The Star Wars creator George Lucas is moving on to his next storytelling adventure at the Lucas Museum of Narrative Art, which broke ground yesterday (15 March) in South Los Angeles on its fittingly high-tech, 300,000 sq ft home designed by Ma Yansong of MAD Architects. The non-profit museum is due to open in 2021.
The $1bn institution, which Lucas co-founded with the businesswoman Mellody Hobson, his wife, will include collection galleries, exhibition spaces, two theatres for daily film screenings and education spaces. It sits in Exposition Park on what was formerly several parking lots, and will be surrounded by 11 acres of green space.
“Our goal is to create the world’s most inclusive and accessible art museum—a place that brings together people from every walk of life,” Hobson said at the groundbreaking ceremony.
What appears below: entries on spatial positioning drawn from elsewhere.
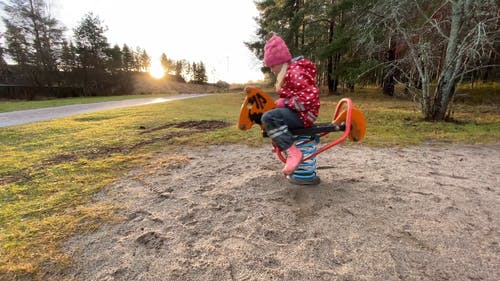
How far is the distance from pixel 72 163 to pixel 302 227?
3754mm

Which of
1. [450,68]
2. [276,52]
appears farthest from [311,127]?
[450,68]

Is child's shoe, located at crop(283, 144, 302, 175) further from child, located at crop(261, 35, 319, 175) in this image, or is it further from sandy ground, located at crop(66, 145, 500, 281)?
sandy ground, located at crop(66, 145, 500, 281)

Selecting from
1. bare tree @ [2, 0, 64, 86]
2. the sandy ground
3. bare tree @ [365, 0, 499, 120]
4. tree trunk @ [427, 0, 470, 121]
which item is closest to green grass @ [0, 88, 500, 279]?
the sandy ground

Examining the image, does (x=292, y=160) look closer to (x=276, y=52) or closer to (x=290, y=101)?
(x=290, y=101)

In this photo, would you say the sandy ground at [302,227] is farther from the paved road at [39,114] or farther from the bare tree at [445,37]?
the paved road at [39,114]

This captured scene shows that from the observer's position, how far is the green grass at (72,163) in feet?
6.56

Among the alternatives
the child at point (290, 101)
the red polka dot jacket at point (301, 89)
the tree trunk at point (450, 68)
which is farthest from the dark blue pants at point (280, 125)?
the tree trunk at point (450, 68)

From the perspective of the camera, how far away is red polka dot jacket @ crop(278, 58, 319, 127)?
8.43ft

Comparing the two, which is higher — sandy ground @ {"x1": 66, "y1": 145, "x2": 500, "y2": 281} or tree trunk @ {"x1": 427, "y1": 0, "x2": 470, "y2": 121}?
tree trunk @ {"x1": 427, "y1": 0, "x2": 470, "y2": 121}

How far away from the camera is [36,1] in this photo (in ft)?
86.9

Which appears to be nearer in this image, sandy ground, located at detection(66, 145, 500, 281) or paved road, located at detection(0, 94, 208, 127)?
sandy ground, located at detection(66, 145, 500, 281)

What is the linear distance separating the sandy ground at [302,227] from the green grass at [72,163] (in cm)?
24

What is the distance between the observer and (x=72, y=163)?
4.02m

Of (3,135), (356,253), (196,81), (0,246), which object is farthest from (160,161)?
(196,81)
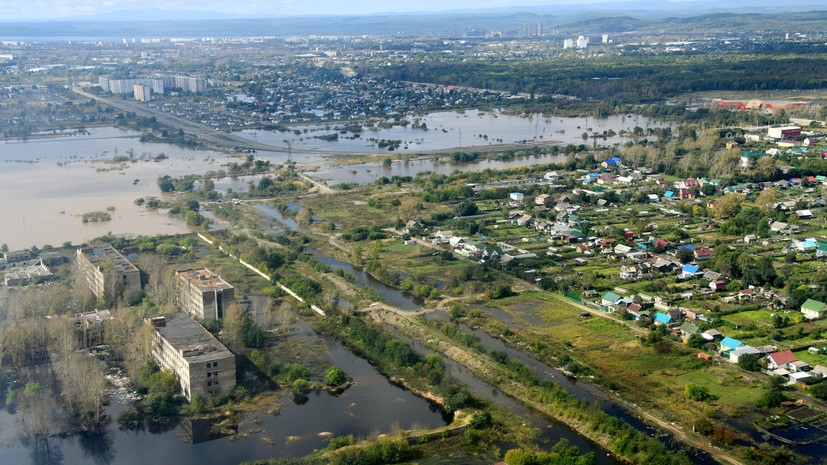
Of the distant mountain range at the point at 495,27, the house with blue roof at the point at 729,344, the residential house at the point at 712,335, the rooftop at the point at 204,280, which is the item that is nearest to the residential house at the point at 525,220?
the residential house at the point at 712,335

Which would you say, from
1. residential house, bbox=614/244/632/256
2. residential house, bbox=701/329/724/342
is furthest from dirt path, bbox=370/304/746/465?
residential house, bbox=614/244/632/256

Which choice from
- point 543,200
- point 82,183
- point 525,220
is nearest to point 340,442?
point 525,220

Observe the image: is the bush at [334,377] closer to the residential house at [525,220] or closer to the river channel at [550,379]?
the river channel at [550,379]

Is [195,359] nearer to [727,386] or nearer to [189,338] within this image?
[189,338]

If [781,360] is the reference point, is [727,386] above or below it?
below

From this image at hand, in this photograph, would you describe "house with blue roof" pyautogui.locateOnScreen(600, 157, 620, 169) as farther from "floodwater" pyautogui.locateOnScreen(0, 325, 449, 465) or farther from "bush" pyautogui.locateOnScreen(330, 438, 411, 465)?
"bush" pyautogui.locateOnScreen(330, 438, 411, 465)

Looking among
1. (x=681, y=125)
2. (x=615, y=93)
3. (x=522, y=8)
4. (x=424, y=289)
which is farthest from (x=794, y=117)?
(x=522, y=8)
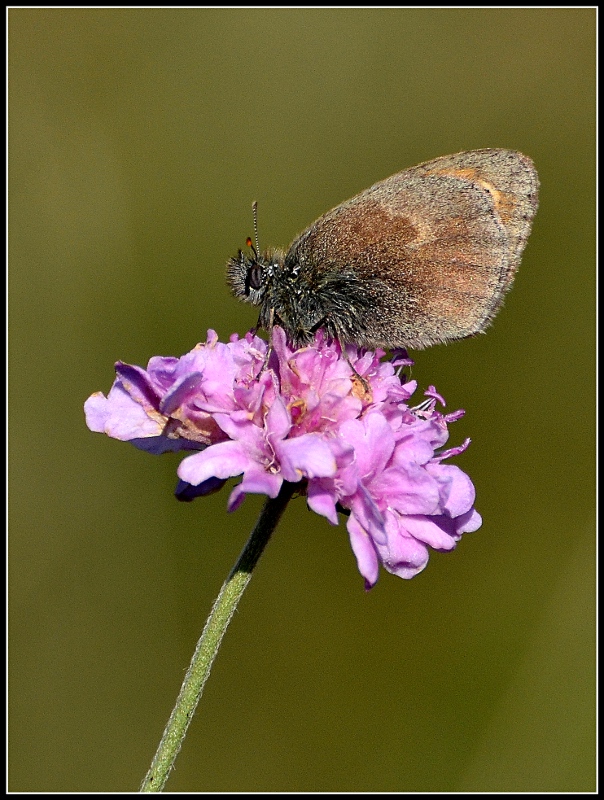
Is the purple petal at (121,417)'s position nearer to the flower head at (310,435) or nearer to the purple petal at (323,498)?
the flower head at (310,435)

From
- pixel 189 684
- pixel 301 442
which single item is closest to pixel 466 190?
pixel 301 442

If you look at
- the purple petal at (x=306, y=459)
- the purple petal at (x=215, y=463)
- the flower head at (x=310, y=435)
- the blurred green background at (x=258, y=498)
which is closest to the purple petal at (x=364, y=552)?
the flower head at (x=310, y=435)

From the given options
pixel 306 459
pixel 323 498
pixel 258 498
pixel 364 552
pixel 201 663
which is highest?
pixel 306 459

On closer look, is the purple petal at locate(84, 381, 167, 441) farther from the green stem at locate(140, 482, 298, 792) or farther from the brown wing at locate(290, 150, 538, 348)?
the brown wing at locate(290, 150, 538, 348)

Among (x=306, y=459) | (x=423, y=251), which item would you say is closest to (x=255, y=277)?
(x=423, y=251)

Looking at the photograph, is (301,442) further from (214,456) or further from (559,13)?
(559,13)

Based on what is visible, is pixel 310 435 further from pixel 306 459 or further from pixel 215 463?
pixel 215 463
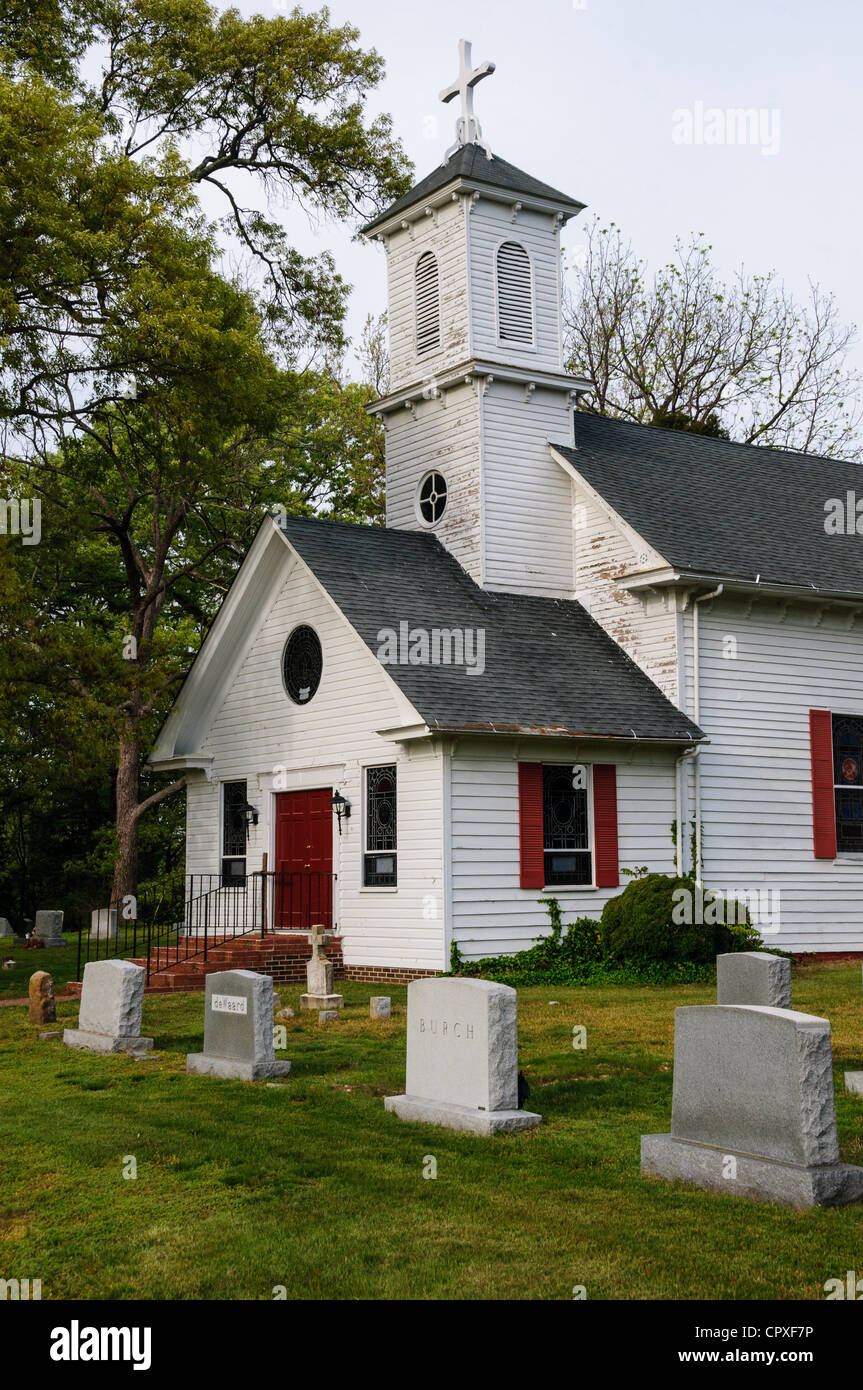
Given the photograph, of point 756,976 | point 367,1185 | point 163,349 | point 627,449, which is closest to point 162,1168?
point 367,1185

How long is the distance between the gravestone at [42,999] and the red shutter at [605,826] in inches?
311

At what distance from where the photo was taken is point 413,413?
2277cm

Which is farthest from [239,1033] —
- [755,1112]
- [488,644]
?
[488,644]

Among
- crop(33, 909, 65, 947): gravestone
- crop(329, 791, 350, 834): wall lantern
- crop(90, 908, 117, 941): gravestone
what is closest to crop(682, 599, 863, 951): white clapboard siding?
crop(329, 791, 350, 834): wall lantern

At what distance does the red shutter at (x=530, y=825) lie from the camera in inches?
709

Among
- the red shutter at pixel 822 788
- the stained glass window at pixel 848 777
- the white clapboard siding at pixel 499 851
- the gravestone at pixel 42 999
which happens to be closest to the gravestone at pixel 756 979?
the white clapboard siding at pixel 499 851

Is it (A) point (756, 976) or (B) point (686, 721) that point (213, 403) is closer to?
(B) point (686, 721)

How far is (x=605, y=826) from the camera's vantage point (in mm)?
18719

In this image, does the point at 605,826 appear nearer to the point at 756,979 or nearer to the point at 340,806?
the point at 340,806

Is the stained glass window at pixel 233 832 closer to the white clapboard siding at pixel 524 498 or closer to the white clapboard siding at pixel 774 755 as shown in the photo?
the white clapboard siding at pixel 524 498

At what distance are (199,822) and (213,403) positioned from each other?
23.1 feet

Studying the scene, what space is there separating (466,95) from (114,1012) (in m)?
17.7

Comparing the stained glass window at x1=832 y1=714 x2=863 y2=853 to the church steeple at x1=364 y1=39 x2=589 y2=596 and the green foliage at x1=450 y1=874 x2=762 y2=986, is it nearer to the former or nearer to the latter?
the green foliage at x1=450 y1=874 x2=762 y2=986

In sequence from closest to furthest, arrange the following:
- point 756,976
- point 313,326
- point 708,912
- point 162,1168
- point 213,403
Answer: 1. point 162,1168
2. point 756,976
3. point 708,912
4. point 213,403
5. point 313,326
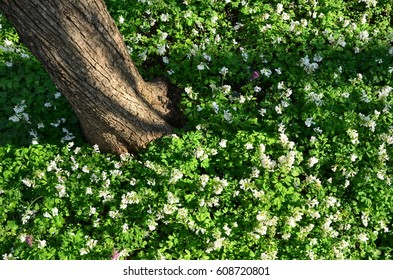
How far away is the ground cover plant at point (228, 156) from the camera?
383 cm

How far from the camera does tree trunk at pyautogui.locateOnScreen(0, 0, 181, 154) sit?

The museum, which touts itself as “a barrier free museum where artificial divisions between ‘high’ art and ‘popular’ art are absent”, has a collection based on a gift from Lucas that includes illustrations, comics and paintings by artists such as Pierre-Auguste Renoir, Winslow Homer and Norman Rockwell (whose Shuffleton’s Barbershop, which was recently sold by the beleaguered Berkshire Museum of Art to an unnamed non-profit museum, could be among the works).
At the groundbreaking, Lucas explained why the museum is specifically dedicated to narrative art: “Narrative art and storytelling stirs our emotions, shapes our aspirations as a society, and is the glue that binds us together around our common beliefs.”